Il motivo è anche politico, per Biden: sostenere la linea di Netanyahu ha un costo politico troppo alto per un presidente che ormai nel pieno della competizione elettorale con Donald Trump. L’ala sinistra del partito democratico ha già aperto uno scontro con Biden su questo punto, pur continuando a sostenerlo, mentre ha cominciato a prendere peso il dissenso di una parte dell’elettorato dem (quella musulmana e quella più liberal) per quella che è considerata una linea troppo morbida con Israele.

Ma intanto gli invii di armi continuano in sordina- Al di là delle mosse diplomatiche, tuttavia, sul piano concreto resta che gli Stati Uniti continuano a inviare armi a Tel Aviv. Lo stesso Washington Post e altri media anglosassoni, citando un report classificato prodotto da funzionari Usa per il Congresso, giovedì hanno contato almeno 100 pacchetti di vendita di armi, dall’inizio della guerra il 7 ottobre a oggi. Si tratta di migliaia di munizioni a guida di precisione, bombe di piccolo diametro, bunker buster, armi leggere e altri “dispositivi letali”. Queste consegne, tecnicamente chiamate foreign military sales sarebbero state fatte in sordina, al di fuori del controllo del Congresso americano e quindi senza alcun dibattito pubblico, perché gli importi delle 100 transazioni sarebbero rimasti al di sotto della soglia che fa scattare l’obbligo di passare per un’approvazione nel Congresso. In sede di Nazioni Unite, gli Stati Uniti hanno finora messo il veto sulle risoluzioni che chiedevano il cessate il fuoco a Gaza o chiedevano a Tel Aviv di abbandonare il piano di offensiva su Rafah.

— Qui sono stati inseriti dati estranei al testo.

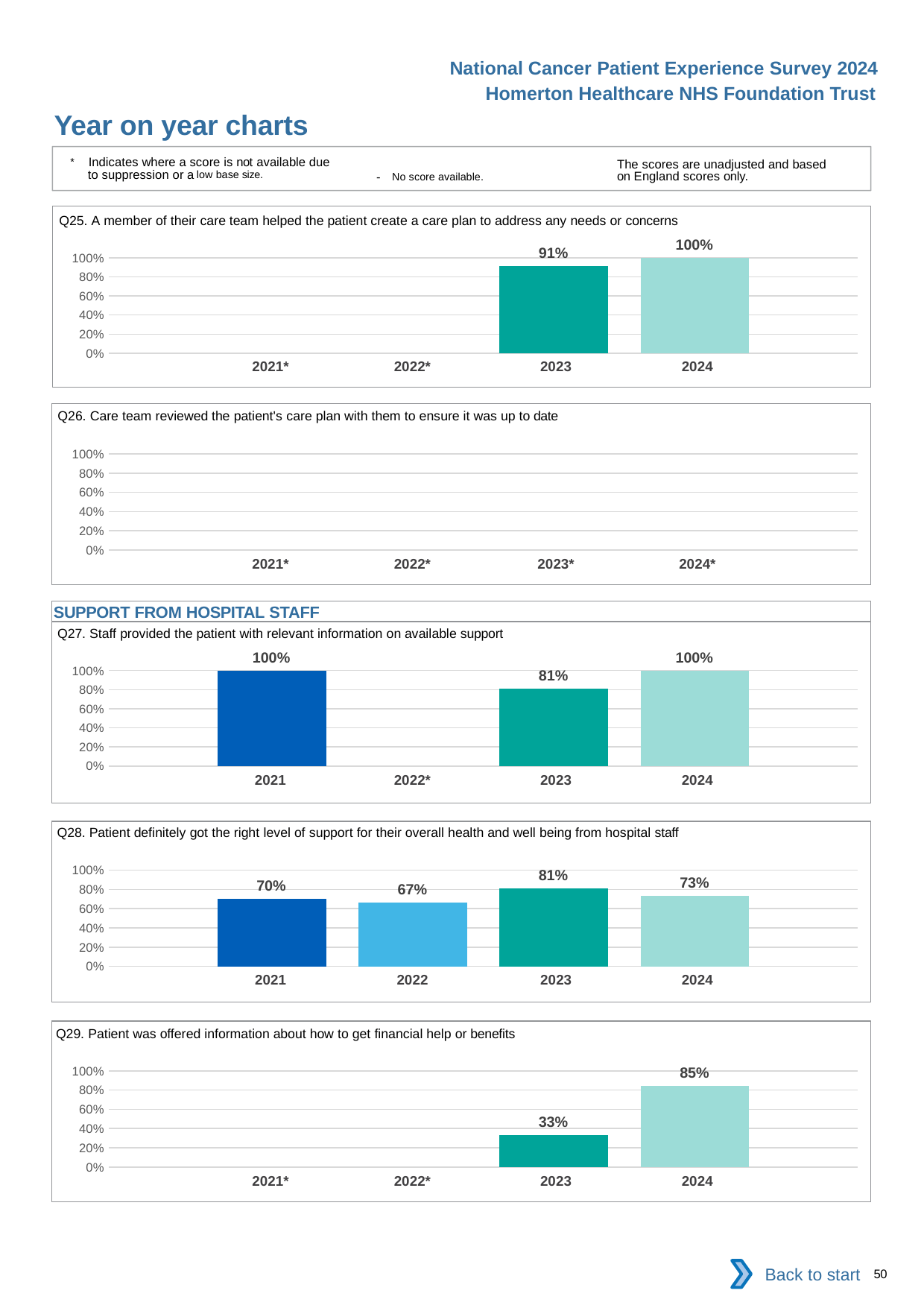
In the Q28 chart, what is the difference between the 2023 and 2024 values? 8% In the Q29 chart, what is the value for 2023? 33% In the Q29 chart, is the value for 2024 larger or smaller than the value for 2023? larger In the Q26 chart, how many years have a plotted bar? 0 In the Q25 chart, what is the value for 2023? 91% In the Q28 chart, what is the value for 2022? 67% In the Q27 chart, what is the value for 2023? 81% In the Q28 chart, how many years have a plotted bar? 4 In the Q25 chart, what is the value for 2024? 100% What kind of chart is the Q29 chart? bar chart In the Q27 chart, which year has the lowest value among the plotted bars? 2023 In the Q28 chart, which year has the highest value? 2023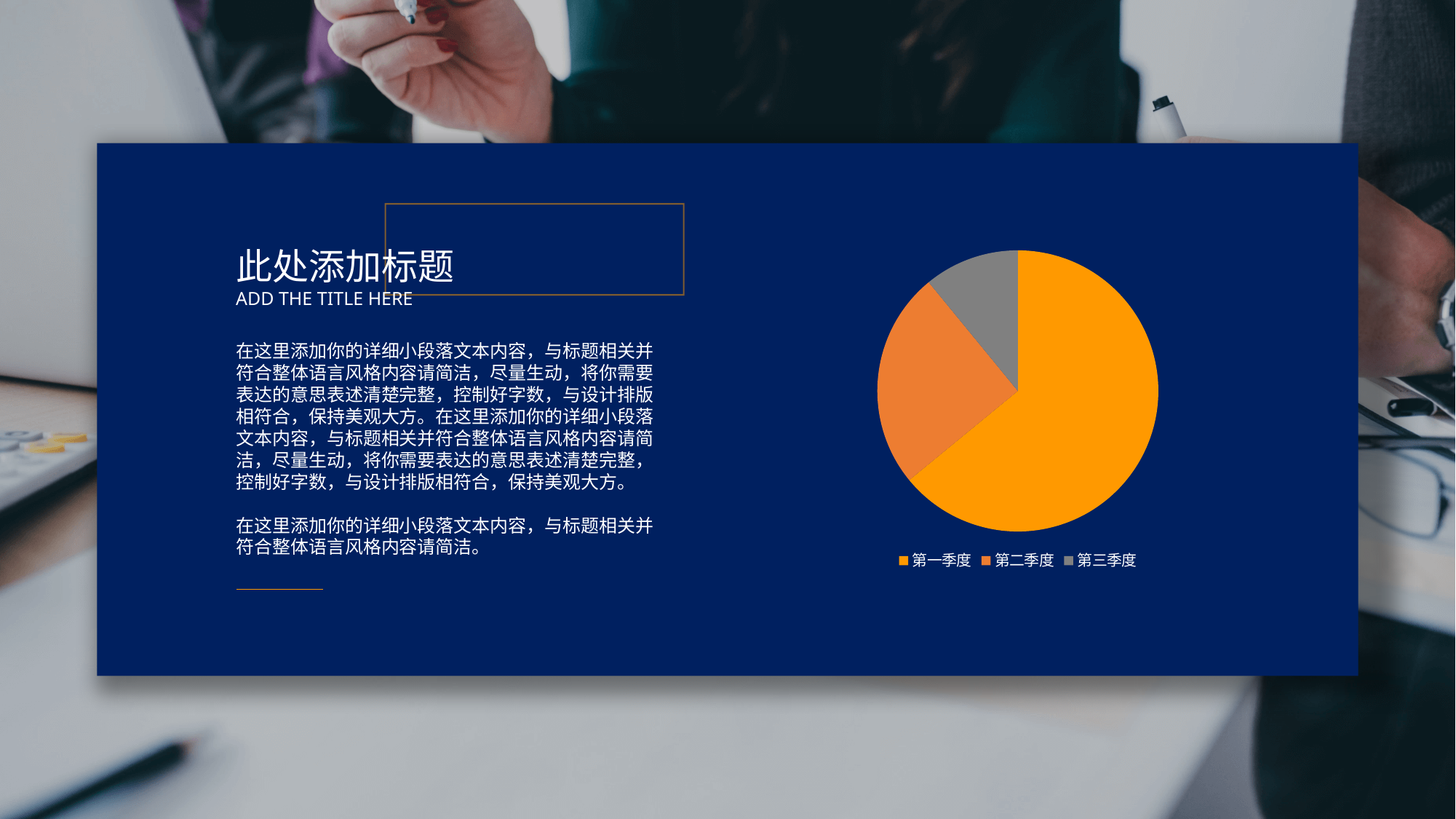
How many slices does the pie chart have? 3 Which category has the largest slice in the pie chart? 第一季度 What are the three legend entries of the pie chart, in order? 第一季度, 第二季度, 第三季度 What colour is the 第三季度 slice in the pie chart? Grey Which slice is larger in the pie chart, 第一季度 or 第二季度? 第一季度 What kind of chart is shown on the slide? Pie chart How many entries does the legend of the pie chart list? 3 Which slice is larger in the pie chart, 第二季度 or 第三季度? 第二季度 Which category has the smallest slice in the pie chart? 第三季度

Dall’inizio del conflitto sono state rese pubbliche solo due vendite militari estere approvate a Israele: 106 milioni di dollari di munizioni per carri armati e 147,5 milioni di dollari di componenti necessari per produrre proiettili da 155 mm. In entrambi i casi l’amministrazione Biden era stata accusato di aver aggirato il Congresso per approvare i pacchetti invocando le condizioni di emergenza.